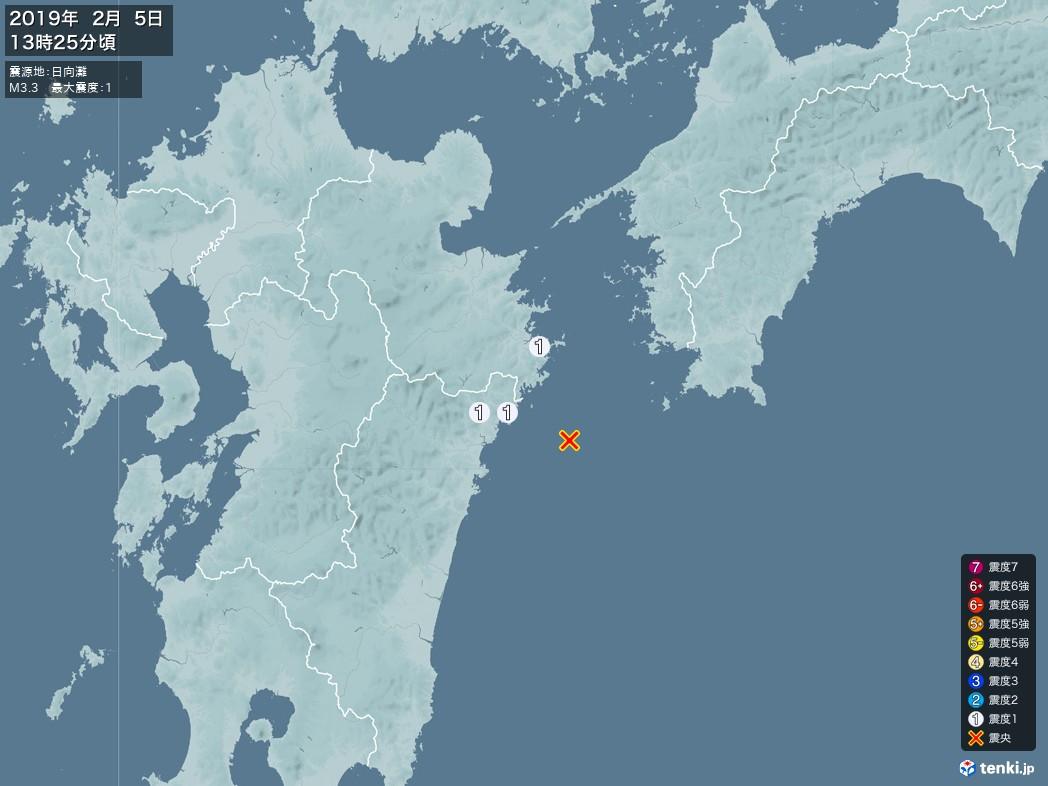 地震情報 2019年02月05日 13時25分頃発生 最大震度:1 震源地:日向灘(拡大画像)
────────────────
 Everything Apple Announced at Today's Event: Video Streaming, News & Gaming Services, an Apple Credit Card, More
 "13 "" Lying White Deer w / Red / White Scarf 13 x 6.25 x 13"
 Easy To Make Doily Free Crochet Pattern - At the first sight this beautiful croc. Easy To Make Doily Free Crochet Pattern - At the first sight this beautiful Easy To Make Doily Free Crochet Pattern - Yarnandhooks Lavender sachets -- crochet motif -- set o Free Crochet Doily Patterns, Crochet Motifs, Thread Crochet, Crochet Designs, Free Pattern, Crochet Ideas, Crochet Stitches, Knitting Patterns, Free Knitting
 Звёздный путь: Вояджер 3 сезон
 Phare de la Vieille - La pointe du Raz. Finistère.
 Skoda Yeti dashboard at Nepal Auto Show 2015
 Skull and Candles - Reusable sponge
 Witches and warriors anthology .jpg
────────────────
All lines in the listing above from the line containing "Lying White Deer" to the line containing "Witches and warriors anthology .jpg", inclusive, should be retyped exactly; no other lines should appear.

Exercise answer:
 "13 "" Lying White Deer w / Red / White Scarf 13 x 6.25 x 13"
 Easy To Make Doily Free Crochet Pattern - At the first sight this beautiful croc. Easy To Make Doily Free Crochet Pattern - At the first sight this beautiful Easy To Make Doily Free Crochet Pattern - Yarnandhooks Lavender sachets -- crochet motif -- set o Free Crochet Doily Patterns, Crochet Motifs, Thread Crochet, Crochet Designs, Free Pattern, Crochet Ideas, Crochet Stitches, Knitting Patterns, Free Knitting
 Звёздный путь: Вояджер 3 сезон
 Phare de la Vieille - La pointe du Raz. Finistère.
 Skoda Yeti dashboard at Nepal Auto Show 2015
 Skull and Candles - Reusable sponge
 Witches and warriors anthology .jpg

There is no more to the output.